I’ve learned to trust a lot of conventional wisdom in the kitchen. New combinations can be great. Trying a new technique with a dish can yield delights. Finding one that works is exhilarating. But often there actually is a reason you’ve never had something before. I’ll never forget the first (and last) time I had that whole lobster-with-vanilla-infused-something. Not. For. Me.

This doesn’t mean I don’t experiment, I do. But my cooking, regular readers will notice, is more about good versions of the familiar; simple flavors well handled; slight twists to old favorites. My cooking is also about frugality, of making use of what is at hand, of not wasting perfectly good food.

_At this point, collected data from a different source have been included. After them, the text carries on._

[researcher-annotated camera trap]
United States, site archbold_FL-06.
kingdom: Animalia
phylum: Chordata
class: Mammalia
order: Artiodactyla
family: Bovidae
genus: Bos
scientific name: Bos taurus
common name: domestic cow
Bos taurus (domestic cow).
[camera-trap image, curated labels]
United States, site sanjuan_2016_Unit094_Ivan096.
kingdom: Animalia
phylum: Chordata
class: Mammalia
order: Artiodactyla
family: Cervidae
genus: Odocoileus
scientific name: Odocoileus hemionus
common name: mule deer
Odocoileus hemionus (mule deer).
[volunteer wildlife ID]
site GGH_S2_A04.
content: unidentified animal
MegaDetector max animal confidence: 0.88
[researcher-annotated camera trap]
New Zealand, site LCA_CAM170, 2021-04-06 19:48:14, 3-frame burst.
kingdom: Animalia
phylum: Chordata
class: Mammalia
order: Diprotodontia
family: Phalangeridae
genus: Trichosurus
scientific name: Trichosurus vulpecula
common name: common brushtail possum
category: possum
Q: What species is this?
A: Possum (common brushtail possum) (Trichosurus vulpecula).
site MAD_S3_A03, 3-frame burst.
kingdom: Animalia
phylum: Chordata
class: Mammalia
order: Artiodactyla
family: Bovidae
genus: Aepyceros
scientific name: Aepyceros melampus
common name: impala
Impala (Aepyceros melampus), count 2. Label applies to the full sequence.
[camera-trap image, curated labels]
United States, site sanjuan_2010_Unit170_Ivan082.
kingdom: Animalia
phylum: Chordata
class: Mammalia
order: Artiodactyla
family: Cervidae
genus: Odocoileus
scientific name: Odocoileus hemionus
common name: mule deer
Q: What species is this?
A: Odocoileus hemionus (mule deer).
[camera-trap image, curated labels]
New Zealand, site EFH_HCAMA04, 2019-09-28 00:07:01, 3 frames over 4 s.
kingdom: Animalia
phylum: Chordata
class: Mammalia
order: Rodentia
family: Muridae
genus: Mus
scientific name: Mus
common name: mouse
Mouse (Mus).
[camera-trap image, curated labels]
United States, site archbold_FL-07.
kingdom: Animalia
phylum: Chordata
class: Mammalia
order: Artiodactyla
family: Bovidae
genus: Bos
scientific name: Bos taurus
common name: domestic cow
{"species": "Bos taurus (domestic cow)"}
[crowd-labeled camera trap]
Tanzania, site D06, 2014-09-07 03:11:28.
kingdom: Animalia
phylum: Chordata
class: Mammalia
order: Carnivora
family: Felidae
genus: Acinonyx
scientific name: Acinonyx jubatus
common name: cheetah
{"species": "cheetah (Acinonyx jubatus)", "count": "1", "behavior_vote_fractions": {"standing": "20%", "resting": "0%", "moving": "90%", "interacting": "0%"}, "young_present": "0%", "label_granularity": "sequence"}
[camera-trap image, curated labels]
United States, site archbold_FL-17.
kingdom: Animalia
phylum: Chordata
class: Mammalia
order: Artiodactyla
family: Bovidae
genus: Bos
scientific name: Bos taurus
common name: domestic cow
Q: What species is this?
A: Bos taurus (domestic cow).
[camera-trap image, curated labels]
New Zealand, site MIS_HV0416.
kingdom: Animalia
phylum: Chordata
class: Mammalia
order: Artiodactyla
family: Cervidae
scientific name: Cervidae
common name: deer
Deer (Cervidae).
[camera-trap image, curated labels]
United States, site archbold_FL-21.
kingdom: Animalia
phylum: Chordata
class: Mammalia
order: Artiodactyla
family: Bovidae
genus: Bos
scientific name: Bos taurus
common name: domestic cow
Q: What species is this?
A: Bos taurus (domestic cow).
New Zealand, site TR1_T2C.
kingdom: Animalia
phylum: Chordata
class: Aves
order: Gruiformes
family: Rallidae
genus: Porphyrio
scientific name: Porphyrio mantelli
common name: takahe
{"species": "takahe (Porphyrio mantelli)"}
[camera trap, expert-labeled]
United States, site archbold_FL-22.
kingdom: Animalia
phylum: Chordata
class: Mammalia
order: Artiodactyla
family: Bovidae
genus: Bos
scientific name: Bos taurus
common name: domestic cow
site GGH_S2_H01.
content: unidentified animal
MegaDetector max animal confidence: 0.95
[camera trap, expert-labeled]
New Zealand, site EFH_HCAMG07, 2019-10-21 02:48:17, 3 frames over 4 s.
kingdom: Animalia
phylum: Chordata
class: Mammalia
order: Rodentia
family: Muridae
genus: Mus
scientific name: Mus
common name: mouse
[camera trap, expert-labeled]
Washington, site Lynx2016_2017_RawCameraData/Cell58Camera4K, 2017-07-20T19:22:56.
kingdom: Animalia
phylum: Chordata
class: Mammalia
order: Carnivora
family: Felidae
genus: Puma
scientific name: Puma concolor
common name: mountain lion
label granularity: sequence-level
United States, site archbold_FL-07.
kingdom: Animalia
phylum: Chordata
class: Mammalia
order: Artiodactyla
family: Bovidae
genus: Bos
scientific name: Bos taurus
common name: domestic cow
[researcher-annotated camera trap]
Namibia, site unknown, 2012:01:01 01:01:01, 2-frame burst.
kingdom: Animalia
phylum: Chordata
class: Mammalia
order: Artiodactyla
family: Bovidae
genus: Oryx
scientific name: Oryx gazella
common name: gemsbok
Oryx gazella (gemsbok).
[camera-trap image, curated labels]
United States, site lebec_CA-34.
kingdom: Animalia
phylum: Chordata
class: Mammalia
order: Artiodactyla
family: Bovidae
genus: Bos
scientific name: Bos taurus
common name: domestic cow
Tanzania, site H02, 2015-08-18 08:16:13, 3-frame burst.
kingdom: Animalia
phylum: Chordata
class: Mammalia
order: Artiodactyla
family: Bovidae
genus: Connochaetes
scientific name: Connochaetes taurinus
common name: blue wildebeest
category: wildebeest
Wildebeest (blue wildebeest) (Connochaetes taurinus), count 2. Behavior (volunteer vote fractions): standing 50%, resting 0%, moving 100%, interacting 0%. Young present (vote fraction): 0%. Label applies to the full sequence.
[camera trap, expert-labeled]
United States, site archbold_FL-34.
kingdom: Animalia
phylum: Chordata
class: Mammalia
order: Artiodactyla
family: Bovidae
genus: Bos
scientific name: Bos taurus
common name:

I had my eye on those Asian pears from our CSA. They were starting to pile up. I like a crisp, sweet Asian pear as a snack, but even in season I don’t want one every day. And no one else in my house wants one at all – they’re too busy harvesting their own crunchy delights from the apple tree out back this time of year. I made a fennel and Asian pear salad – both major ingredients were very thinly sliced, drizzled with a bit of very tasty walnut oil, sprinkled with sea salt, and topped with a few freshly toasted walnuts. My dashing husband liked it, but said he’d prefer just the fennel.

Sigh.

So I did what I’d been told – by conventional kitchen wisdom – not to do. I baked the Asian pears. I quartered and cored and peeled and chopped 5 of them, tossed them with a tablespoon of cider vinegar, 1/4 cup brown sugar, 1/4 teaspoon garam masala, 1/4 teaspoon ground cardamom, 1/4 teaspoon ground ginger, and 1/8 teaspoon ground cloves, and put them in a 2-quart casserole. I then made a topping of 1/2 cup flour, 1/2 cup whole wheat pastry flour, 1/2 cup brown sugar, and 1/2 cup butter which I mushed together into a streusel-type thing with my fingers but which one could easily pulse up in a food processor if one didn’t live in completely unreasonable fear of having to wash the food processor bowl and top and blade and whatnot. I spread that mixture over the top and baked it all at 375 for about half an hour – until the pears were bubbling in the middle and the whole thing was a pretty brown.

For the record: Asian pears bake up just fine. They were sweet and tender and held their shape. That said, I’m sure Anjou or Bosc pears would be just as good and probably less expensive. But the advice to eat Asian pears raw is, I think, simply a result of the fact that they are so good raw – crispy and refreshing. If you have a mess of them and want to put them to work in a baked dessert, give it a try. I was delightfully surprised.

And that crisp? The leftovers really do make a most delicious breakfast. I’m just saying.